List of tasks:
1. In the page on how evaluate.c works, what are the two main parts of evaluate()?
2. From the page on how evaluate.c works, reproduce the passage beginning at the words "- To translate" and stopping after "the token was.".
3. Carry on the page on how evaluate.c works, picking up after its final sentence.

Page excerpt:
╭──

How evaluate.c works
Calculate() is just a front end for the evaluate()
function. evaluate() is comprised of two main parts - a scanner
(also known as a tokenizer) and a token evaluator.
The scanner turns a stream of characters (the expression string) into a
stream of tokens.
- The first thing it does is allocate enough memory, where the worst
case is that every character is an individual token. It now considers this
as a 'list' of tokens, with a 'list pointer' pointing at the first unused
token.
- We then perform a loop that traverses every character individually. We
can make the loop pointer 'skip forward' for tokens that have more than one
character.
- To translate characters into tokens very quickly, we have a
'scantable', where every possible character is given a token value. This
token value is written into the 'current token'. But that's not enough to
tokenize. So, we then make a few decisions based on what the token was.
- For most of the operators, all necessary scanning was done with just
that one non-alphanumeric character, so all they have to do is advance the
list pointer to the next token. A few other operators might have more
characters, so they check the next one and advance the stream if
neccessary.

╰──

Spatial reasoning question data
╭──

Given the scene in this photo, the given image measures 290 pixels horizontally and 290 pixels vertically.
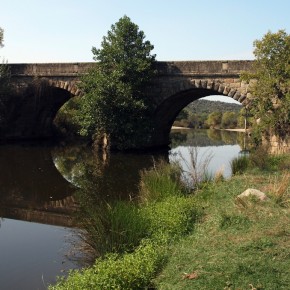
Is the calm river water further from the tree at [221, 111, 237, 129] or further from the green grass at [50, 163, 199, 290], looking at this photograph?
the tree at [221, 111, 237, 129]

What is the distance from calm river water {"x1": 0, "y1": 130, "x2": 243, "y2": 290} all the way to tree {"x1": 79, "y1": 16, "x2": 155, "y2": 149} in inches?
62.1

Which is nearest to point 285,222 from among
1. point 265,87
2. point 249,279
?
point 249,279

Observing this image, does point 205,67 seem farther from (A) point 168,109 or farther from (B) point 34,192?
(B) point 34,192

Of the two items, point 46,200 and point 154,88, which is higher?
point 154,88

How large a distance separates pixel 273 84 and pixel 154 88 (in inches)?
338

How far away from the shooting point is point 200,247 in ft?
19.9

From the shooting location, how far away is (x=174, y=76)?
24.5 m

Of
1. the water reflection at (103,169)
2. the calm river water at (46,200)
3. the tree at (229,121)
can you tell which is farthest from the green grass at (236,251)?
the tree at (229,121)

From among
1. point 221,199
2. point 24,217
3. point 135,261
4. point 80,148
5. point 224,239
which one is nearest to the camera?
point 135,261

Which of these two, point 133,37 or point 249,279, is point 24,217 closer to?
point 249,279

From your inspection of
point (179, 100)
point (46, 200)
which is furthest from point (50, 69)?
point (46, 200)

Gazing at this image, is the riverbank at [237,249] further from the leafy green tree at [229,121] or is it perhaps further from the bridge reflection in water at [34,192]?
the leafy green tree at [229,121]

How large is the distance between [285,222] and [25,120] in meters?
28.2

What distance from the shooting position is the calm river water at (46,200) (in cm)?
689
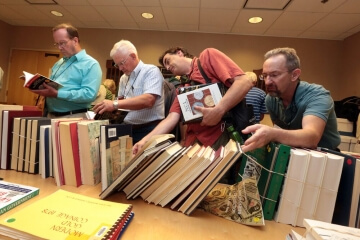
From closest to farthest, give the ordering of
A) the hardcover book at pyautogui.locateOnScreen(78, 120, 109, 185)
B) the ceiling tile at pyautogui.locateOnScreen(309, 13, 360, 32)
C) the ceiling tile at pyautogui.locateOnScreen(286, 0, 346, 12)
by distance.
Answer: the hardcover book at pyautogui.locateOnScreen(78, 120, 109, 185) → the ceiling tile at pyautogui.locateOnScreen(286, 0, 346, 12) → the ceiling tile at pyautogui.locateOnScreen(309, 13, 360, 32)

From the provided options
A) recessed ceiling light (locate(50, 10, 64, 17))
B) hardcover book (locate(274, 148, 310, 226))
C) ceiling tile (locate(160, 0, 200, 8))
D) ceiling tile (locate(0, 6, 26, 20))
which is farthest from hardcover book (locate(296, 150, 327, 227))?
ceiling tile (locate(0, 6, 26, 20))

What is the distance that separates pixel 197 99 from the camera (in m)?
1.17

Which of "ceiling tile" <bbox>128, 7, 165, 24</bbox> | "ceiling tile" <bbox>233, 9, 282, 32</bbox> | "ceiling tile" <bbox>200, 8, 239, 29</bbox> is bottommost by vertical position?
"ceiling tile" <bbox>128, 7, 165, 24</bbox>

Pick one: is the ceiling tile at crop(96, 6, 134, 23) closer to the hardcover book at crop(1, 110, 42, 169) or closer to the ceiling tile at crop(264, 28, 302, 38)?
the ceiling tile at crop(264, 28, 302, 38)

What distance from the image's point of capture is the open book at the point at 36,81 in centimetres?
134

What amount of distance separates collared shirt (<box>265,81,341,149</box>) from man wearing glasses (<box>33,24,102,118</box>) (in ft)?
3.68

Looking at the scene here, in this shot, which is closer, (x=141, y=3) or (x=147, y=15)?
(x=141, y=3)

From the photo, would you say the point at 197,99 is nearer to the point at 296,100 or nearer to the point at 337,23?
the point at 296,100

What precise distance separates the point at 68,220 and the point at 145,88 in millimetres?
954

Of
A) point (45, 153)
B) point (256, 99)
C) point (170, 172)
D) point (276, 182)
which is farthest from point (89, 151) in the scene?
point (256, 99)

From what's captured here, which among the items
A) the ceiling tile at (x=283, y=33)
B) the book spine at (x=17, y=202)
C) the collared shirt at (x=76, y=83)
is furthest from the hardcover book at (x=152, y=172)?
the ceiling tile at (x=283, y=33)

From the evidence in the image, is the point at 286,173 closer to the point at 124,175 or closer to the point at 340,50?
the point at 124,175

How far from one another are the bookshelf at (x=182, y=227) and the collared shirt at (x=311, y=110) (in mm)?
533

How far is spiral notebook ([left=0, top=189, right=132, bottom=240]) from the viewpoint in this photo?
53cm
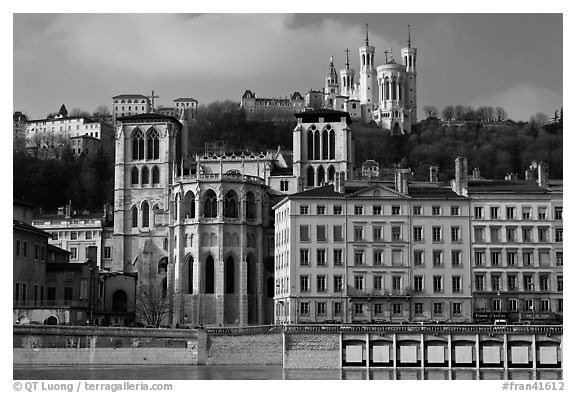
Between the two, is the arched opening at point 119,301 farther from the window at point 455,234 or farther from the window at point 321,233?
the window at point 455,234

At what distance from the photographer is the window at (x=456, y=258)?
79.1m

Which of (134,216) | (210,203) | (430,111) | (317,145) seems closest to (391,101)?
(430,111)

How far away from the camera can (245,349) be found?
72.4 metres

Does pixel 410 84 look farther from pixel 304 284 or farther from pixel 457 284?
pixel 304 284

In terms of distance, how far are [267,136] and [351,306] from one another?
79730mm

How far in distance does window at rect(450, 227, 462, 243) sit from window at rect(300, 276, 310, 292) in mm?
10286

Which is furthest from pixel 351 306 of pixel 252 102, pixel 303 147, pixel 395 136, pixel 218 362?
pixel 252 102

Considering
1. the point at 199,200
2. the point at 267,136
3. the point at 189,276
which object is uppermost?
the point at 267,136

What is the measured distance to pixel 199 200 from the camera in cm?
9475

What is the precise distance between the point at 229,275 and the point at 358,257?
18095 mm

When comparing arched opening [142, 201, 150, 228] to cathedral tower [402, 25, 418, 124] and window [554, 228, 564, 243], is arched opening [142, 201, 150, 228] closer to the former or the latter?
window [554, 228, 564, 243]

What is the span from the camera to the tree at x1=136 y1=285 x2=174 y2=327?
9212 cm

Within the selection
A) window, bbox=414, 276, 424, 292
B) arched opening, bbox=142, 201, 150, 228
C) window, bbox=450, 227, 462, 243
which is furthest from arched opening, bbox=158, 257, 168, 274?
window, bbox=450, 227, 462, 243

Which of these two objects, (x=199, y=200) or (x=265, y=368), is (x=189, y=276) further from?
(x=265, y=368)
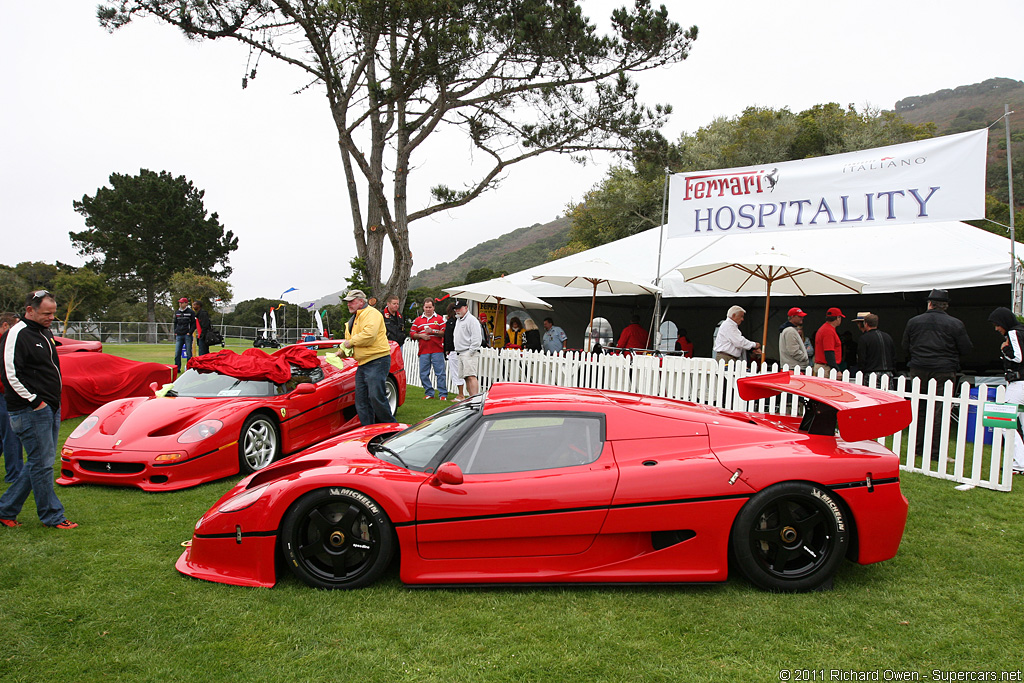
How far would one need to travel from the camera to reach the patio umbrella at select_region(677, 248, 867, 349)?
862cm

╰──

Responses to the tasks:
1. A scanner (also known as a tokenizer) and a token evaluator.

2.
- To translate characters into tokens very quickly, we have a
'scantable', where every possible character is given a token value. This
token value is written into the 'current token'. But that's not enough to
tokenize. So, we then make a few decisions based on what the token was.

3.
- Assignment is special. As we always have to put a variable name before
it, all we do is look back one token and if it is a variable, change its
token from TK_VAR to TK_ASSN. Of course, if there
isn't a variable before it, then there's definately a syntax error
in the string.
- For numbers, we have to do a quite a bit of work. The number scanner
is in another function so we can re-use it later, outside the scanner. The
basic premise is that while we have another digit that's OK, we can
multiply by 10 (or 16 for hex numbers) and add the value of the character
we just read. For decimal numbers, if we finish over a decimal point, we
can turn the number into a real value and start reading numbers after the
decimal point.
- For strings, written in the scantable as TK_VAR, first we
extract a copy of the full string. If we had operators that were actually
strings instead of symbols, like perl has "and", "or" and
"not", we would make comparisons here. Next, we try to see if its
a function, If so, we turn it into a TK_FUNC token. Otherwise, we
can assume it's a variable, and thus use its name later on.
- We also have a few special tokens that aren't 'real', that is they're
part of the scanning process and not part of the evaluation.
- TK_SKIP says that this character isn't part of any token, but
isn't wrong to see it in the expression. It allows us to have spaces into
our expressions and not get into trouble for them.
- TK_ERROR says that this character isn't part of any token,
and it is wrong to see it in the expression.
- TK_BREAK says that the expression scanning is finished and
OK, even though we haven't reached the end of the character stream yet. The
main loop that does tokenization and evaluation knows about this and will
call us again and again until we eventually do reach the end.
- After a successful scan, we 'lace up' the tokens, using pointers to
tokens, so we can easily insert other tokens without copying them about. We
also null-terminate any variable names - we couldn't do this earlier as it
would destroy the following token.
Now we've done the token scan, we must perform work on the tokens until
they are fit for evaluation.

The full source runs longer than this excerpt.